Copy out the forum thread on bidirectional Keras output, everything from "backward = self.get_backward_output(train)" down to "T.concatenate([forward, backward], axis=2)", and substitute "combine_mode" for every "output_mode".

══ ARTICLE ══

Open cjmcmurtrie opened 9 years ago
for now, the default is to return the sequence of outputs. If input is x_1, x_2, .. x_k, the output will be y_1, y_2, .. y_k. But if just want to take the the last output y_k, then for the get_output you can just take the last element of the sequence y=forward+backward; return y[:,-1,:]
Like this?
def get_output(self, train):
forward = self.get_forward_output(train)
backward = self.get_backward_output(train)
if self.output_mode is 'sum':
output = forward + backward
elif self.output_mode is 'concat':
output = T.concatenate([forward, backward], axis=2)
else:
raise Exception('output mode is not sum or concat')
if self.return_sequences==False:
return output[:,-1,:]
elif self.return_sequences==True:
return output
else:
raise Exception('return sequences didnt work')
In the Keras LSTM, return_sequences is handled this way:
if self.return_sequences:
return outputs.dimshuffle((1, 0, 2))
return outputs[-1]
Are you sure the tensor doesn't need to be transposed? To plug into the other Keras modules?

═══
══ DATASET RECORDS ══

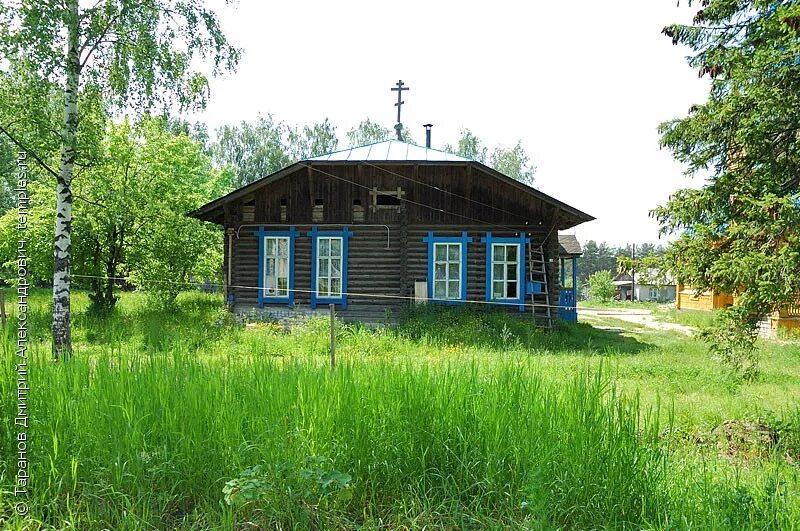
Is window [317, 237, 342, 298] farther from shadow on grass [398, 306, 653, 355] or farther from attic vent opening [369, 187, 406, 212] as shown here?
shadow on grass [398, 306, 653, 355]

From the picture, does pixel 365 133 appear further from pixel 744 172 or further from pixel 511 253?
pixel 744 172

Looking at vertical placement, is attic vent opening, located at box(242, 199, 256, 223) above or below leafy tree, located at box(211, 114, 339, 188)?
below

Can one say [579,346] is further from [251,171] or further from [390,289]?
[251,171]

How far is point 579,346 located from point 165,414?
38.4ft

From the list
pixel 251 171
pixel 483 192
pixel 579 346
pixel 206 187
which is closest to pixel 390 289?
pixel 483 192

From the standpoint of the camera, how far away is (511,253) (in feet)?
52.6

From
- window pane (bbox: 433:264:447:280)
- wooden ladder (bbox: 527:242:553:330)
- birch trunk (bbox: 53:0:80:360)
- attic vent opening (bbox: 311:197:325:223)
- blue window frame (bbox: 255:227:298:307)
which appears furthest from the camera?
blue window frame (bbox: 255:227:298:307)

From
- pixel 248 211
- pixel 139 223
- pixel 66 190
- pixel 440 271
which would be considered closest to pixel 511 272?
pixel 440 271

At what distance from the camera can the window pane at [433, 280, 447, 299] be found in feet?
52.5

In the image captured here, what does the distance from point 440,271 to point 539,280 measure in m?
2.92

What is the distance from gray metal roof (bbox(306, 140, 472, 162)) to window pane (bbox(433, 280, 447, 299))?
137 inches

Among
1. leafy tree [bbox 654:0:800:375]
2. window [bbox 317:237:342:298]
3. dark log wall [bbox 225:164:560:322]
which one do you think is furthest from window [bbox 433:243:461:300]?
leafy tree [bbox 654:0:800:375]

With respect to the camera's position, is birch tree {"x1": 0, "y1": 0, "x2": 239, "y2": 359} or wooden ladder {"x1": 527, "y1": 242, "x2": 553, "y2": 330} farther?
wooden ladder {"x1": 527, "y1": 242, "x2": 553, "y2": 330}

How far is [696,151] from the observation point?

═══
══ DATASET RECORDS ══

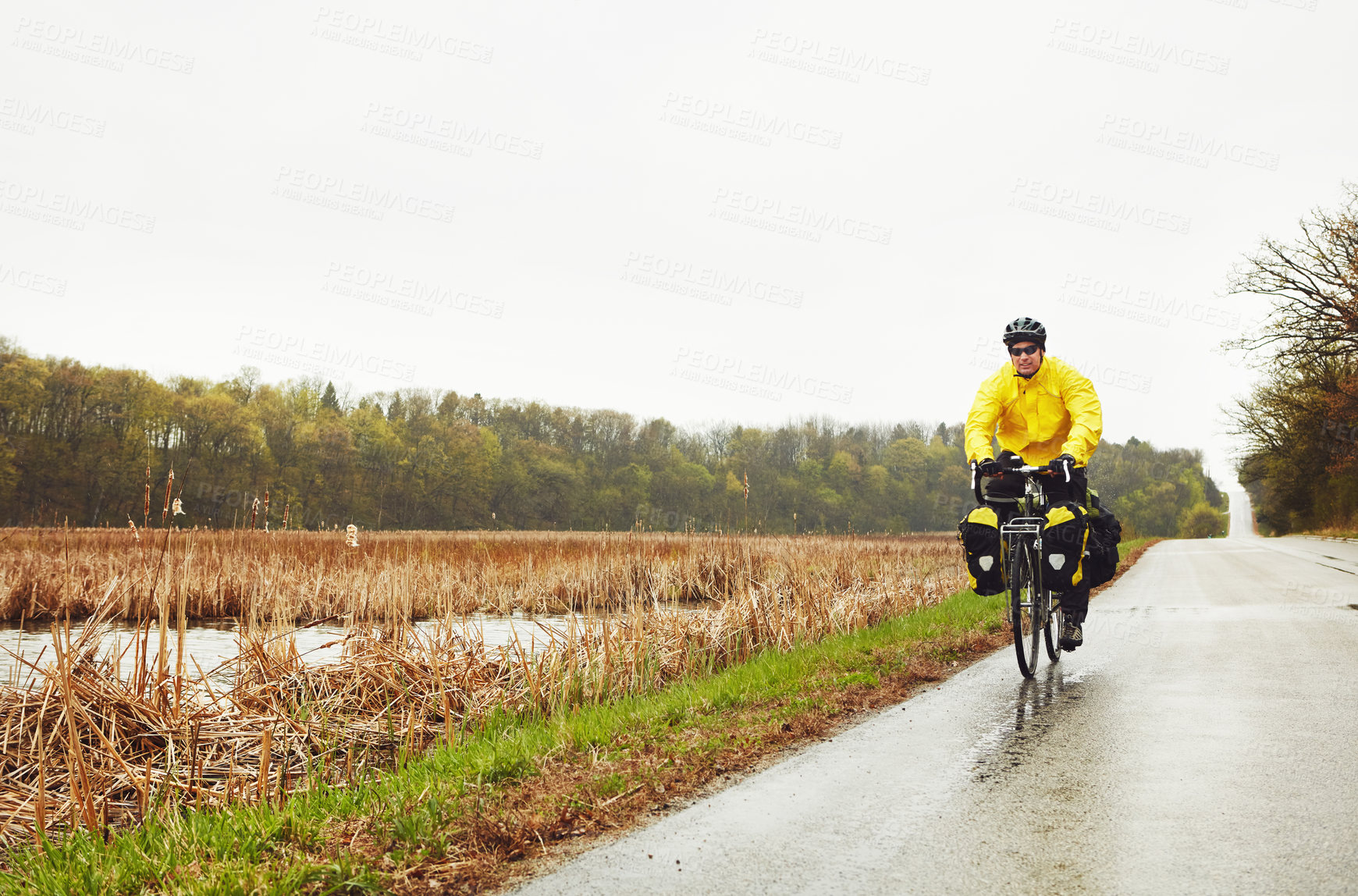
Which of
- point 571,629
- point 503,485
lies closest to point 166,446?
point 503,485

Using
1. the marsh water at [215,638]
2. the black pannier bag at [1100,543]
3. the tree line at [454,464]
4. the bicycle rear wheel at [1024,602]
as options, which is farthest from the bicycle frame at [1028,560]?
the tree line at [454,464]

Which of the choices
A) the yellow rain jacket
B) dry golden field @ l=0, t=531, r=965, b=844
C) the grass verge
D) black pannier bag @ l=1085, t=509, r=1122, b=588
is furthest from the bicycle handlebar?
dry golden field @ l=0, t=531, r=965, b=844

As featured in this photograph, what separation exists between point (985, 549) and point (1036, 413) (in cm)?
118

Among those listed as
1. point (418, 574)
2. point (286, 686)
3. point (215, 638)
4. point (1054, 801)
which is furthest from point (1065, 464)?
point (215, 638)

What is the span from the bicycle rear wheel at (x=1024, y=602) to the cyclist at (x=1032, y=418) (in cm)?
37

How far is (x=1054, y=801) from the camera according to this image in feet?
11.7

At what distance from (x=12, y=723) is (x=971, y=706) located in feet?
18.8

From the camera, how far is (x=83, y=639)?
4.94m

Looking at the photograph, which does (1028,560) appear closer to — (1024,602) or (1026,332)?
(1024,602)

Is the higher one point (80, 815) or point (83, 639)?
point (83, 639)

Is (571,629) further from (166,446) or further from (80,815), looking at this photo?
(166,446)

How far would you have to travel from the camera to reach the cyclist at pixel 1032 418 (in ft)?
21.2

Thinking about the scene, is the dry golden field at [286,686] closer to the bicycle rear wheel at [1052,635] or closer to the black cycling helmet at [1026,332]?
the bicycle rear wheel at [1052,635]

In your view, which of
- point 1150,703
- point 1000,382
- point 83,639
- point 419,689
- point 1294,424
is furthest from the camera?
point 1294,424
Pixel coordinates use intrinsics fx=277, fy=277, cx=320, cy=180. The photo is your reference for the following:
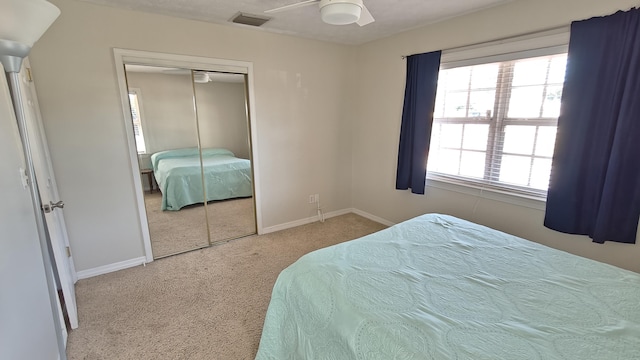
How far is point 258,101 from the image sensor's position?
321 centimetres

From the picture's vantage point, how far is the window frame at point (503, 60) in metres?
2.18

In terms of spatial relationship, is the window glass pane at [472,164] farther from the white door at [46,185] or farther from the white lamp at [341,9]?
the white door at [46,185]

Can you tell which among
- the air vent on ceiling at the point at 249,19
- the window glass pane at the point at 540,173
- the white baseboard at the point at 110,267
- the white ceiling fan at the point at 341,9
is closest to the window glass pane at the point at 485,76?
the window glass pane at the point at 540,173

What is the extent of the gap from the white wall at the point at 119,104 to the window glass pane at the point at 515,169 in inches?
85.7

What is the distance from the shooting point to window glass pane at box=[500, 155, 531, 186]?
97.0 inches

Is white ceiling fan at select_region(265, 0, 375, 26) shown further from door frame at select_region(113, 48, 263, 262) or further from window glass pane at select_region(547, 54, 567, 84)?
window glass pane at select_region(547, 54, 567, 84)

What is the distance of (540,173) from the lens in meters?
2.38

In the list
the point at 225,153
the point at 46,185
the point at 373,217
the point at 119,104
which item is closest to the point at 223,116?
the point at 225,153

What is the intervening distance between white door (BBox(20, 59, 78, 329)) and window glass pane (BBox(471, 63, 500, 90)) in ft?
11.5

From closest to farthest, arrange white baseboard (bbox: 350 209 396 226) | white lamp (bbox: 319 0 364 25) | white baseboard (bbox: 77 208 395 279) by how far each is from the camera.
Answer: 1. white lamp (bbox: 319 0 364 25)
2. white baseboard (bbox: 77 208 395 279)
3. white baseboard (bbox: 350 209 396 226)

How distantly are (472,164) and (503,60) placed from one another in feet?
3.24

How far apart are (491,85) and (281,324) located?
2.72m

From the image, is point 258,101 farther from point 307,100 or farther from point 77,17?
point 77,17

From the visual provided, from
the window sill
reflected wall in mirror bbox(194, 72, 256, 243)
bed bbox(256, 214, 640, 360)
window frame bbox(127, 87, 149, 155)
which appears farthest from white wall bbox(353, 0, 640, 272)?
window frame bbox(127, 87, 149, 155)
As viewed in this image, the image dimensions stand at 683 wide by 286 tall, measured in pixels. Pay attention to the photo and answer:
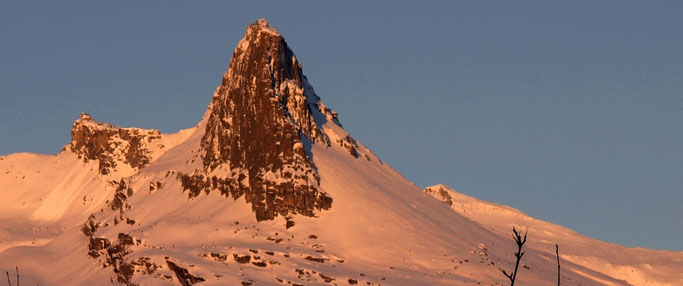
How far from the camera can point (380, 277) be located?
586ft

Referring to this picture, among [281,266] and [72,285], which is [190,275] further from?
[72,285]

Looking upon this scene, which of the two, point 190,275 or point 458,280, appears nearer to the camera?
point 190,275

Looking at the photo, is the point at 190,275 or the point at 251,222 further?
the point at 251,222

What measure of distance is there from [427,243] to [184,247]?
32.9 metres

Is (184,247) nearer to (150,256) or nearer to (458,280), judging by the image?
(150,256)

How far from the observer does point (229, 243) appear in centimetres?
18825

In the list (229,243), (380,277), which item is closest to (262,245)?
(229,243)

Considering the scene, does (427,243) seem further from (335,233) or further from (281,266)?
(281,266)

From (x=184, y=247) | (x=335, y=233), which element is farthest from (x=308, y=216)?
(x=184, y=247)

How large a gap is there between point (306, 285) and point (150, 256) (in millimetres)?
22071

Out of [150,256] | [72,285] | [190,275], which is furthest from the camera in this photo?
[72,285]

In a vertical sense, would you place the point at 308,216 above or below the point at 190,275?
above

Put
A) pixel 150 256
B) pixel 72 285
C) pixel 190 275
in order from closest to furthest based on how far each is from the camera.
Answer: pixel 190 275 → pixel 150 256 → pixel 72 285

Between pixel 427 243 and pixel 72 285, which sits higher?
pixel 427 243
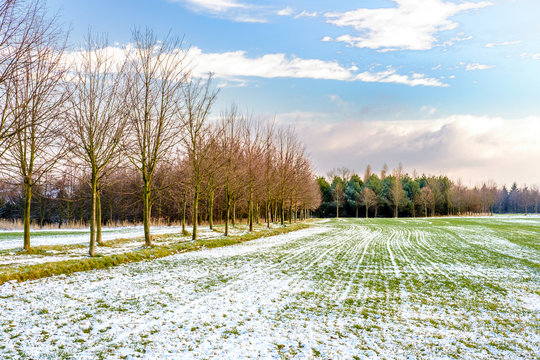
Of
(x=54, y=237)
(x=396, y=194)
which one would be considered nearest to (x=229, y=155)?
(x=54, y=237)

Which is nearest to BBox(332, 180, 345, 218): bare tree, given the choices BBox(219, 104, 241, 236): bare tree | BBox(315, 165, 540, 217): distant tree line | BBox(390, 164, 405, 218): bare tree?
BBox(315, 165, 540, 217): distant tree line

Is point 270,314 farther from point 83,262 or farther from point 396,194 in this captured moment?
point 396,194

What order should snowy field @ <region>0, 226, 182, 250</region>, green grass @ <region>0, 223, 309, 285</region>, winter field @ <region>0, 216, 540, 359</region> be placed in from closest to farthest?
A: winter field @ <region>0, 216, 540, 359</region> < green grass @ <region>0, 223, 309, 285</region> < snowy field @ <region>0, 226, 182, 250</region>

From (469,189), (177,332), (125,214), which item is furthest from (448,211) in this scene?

═══
══ DATASET RECORDS ══

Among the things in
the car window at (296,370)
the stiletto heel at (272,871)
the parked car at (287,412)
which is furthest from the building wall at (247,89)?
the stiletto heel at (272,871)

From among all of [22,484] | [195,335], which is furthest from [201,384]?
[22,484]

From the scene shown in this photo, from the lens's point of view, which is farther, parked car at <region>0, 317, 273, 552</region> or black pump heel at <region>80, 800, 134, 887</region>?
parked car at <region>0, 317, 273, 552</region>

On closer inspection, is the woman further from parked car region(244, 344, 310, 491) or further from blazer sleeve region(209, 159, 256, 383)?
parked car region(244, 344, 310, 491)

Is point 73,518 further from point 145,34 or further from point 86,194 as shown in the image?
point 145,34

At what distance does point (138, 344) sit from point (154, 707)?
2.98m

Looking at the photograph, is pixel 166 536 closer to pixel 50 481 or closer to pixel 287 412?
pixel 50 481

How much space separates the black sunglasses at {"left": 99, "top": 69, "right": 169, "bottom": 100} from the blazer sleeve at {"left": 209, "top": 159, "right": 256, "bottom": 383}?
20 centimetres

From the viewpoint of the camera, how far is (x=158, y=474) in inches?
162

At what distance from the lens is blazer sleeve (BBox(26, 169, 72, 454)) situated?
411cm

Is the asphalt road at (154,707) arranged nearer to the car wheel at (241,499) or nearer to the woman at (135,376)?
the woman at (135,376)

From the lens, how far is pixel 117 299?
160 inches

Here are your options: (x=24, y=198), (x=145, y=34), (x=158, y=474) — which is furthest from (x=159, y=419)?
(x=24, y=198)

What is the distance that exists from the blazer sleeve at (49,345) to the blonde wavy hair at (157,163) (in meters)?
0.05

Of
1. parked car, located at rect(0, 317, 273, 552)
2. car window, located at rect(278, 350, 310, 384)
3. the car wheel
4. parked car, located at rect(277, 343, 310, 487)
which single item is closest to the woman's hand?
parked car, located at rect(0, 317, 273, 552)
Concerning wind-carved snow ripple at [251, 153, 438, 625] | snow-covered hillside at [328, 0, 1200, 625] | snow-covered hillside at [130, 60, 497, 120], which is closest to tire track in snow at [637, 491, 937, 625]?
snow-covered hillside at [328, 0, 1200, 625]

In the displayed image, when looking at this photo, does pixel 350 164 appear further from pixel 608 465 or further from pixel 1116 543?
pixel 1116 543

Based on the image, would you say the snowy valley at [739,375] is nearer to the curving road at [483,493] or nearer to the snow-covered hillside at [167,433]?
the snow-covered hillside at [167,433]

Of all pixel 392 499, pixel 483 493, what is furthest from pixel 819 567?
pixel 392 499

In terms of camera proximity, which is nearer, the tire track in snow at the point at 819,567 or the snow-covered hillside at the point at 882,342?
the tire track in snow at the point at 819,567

═══

EXERCISE RESULT
backward = self.get_backward_output(train)
if self.combine_mode is 'sum':
output = forward + backward
elif self.combine_mode is 'concat':
output = T.concatenate([forward, backward], axis=2)